Work instructions – Edit the rows from the start through the line containing "Pure Family - Seau" by changing "Halloween" to "Easter", and reproduce only those lines with nothing else altered.

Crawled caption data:
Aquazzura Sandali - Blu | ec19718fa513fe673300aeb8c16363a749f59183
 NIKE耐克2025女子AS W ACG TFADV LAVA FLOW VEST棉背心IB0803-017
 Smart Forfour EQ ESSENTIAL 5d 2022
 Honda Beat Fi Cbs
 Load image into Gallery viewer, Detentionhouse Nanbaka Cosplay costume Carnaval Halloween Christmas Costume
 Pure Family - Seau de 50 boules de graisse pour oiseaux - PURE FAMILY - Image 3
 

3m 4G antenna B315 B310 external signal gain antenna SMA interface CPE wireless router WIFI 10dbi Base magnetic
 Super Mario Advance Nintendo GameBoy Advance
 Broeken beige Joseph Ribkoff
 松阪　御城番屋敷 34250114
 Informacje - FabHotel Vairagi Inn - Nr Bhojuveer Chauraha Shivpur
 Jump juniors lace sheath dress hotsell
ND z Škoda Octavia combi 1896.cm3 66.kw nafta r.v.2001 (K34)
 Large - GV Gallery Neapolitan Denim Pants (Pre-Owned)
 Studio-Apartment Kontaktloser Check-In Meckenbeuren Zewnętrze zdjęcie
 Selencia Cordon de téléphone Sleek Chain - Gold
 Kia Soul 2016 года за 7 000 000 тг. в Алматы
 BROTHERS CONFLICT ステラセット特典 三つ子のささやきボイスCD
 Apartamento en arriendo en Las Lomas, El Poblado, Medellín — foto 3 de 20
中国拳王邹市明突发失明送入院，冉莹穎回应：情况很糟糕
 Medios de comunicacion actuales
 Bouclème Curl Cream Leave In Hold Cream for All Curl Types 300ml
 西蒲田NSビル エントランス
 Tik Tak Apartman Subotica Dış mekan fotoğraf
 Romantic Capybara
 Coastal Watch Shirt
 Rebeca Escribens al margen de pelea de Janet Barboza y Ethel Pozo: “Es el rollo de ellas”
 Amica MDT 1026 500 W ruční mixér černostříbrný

Response to the task –
Aquazzura Sandali - Blu | ec19718fa513fe673300aeb8c16363a749f59183
 NIKE耐克2025女子AS W ACG TFADV LAVA FLOW VEST棉背心IB0803-017
 Smart Forfour EQ ESSENTIAL 5d 2022
 Honda Beat Fi Cbs
 Load image into Gallery viewer, Detentionhouse Nanbaka Cosplay costume Carnaval Easter Christmas Costume
 Pure Family - Seau de 50 boules de graisse pour oiseaux - PURE FAMILY - Image 3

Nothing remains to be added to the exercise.